Advances in the cyanidation of silver

Minerals & Metallurgical Processing, 2011, Vol. 28, No. 1, pp. 37-43

Deschenes, G.; Rajala, J.; Pratt, A.R.; Guo, H.; Fulton, M.; Mortazavi, S.

ABSTRACT:

Silver minerals are known to have slow leaching rates and low overall extraction and require a high concentration of cyanide and a long retention time to maximize leach extraction. Their response to cyanidation is considered mild to moderately refractory, largely due to complex mineralogical compositions. New research on improving the dissolution of silver minerals in cyanide was performed using high-purity minerals, as well as a high-grade ore sample from the Kupol property, owned 75% by Kinross Gold. The high-purity silver minerals studied in the leach investigations included acanthite, stephanite and pyrargyrite, which were also the predominant silver minerals in the Kupol ore sample. Dissolution of silver from acanthite produced only 37% extraction in 48 hours of leaching with 500 ppm NaCN. Analysis of the leached acanthite surface showed appreciable formation of polysulfide species, which can interfere with silver leaching. Adding lead nitrate into a pretreatment stage increased the acanthite silver extraction to 86.2%. No polysulfide species were formed with the addition of lead nitrate from the surface analysis. Cyanidation of stephanite and pyrargyrite produced very low dissolutions of silver, only 12.6% and 10.4%, respectively, in the absence of lead nitrate. Silver extraction from stephanite improved to 98% by adding lead nitrate directly to the leaching stage, whereas pyrargyrite required a pretreatment with lead nitrate to extract 83.2% Ag.
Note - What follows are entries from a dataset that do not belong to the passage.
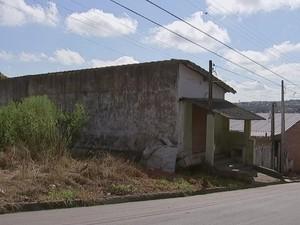 TV TEM flagrou terrenos com mato alto em vários bairros (Foto: Reprodução/ TV TEM)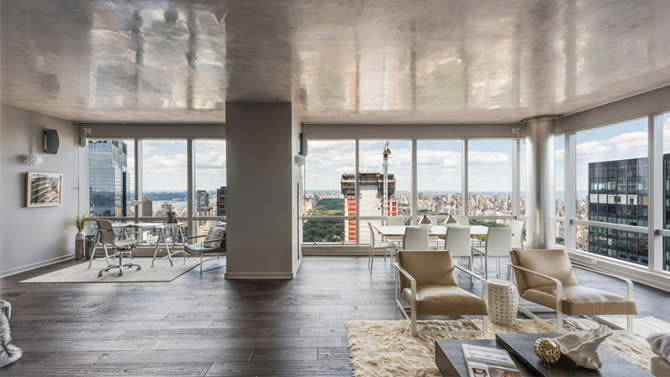 Sean diddy combs finally sheds new york city condo for Condos for sale in new york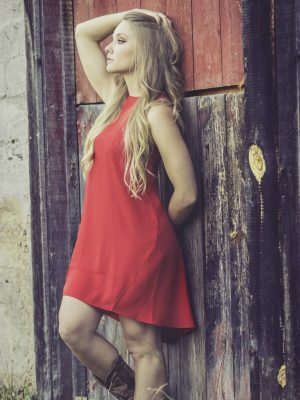 outdoor-person-wood-girl-old-barn-692349-pxhere.com_.jpg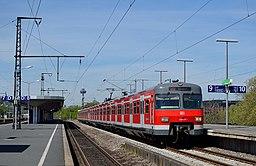 Ein ET 420 als S12 im Bahnhof Köln Messe Deutz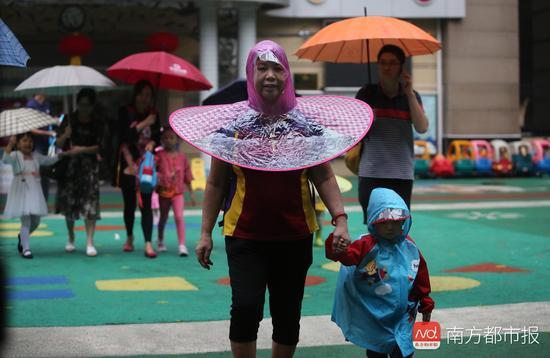 广州降温跌破20℃ 街头秋装潮大跌眼镜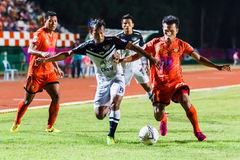 SISAKET THAILAND 28. MAI: Adul Lahso von Chonburi FC (Weiß) Stockbild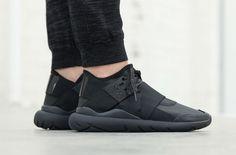 "Y-3 Qasa Elle Lace ""Black Carbon"" on http://SneakersCartel.com | #sneakers #shoes #kicks #jordan #lebron #nba #nike #adidas #reebok #airjordan #sneakerhead #fashion #sneakerscartel http://www.sneakerscartel.com/y-3-qasa-elle-lace-black-carbon/"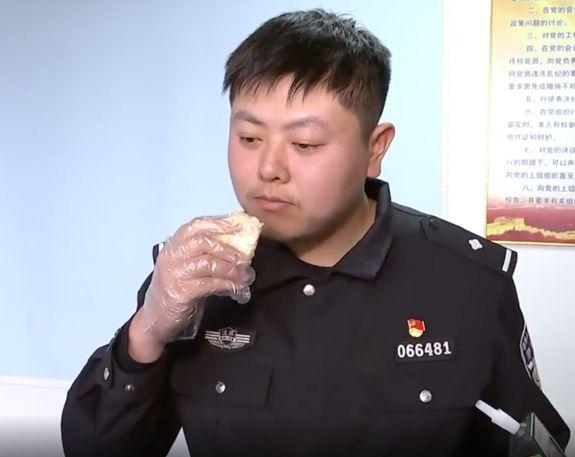 The officer tucks into a piece of durian fruit during the experiment. (Pear Video)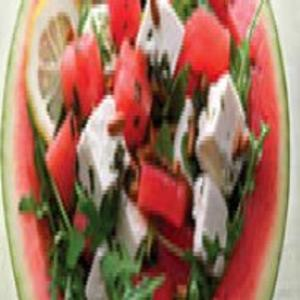 Receita de Salada de Rúcula e Melancia com Queijo Feta e Pinhões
With the addition of lead nitrate, the mineral surfaces had a PbO species and minor amounts of Pb(OH)2 and antimony was oxidized on the stephanite and pyrargyrite surfaces during leaching. There was a much greater concentration of Sb(V) on stephanite relative to pyrargyrite. Therefore, lead forms a redox couple on silver mineral grains and favors the oxidation of silver minerals. The high-grade Kupol sample assayed 22.6 g/t Au and 359.3 g/t Ag following treatment by gravity separation. Gold and silver extractions from the Kupol sample were 94.5% and 82.9%, respectively, using 500 ppm NaCN and 250 g/t lead nitrate. The findings to improve the extraction of silver from the ore sample with lead nitrate addition were congruent with those to improve the extraction of silver from the individual high purity minerals. Pretreatment did not, however, improve gold or silver extraction significantly with the ore sample.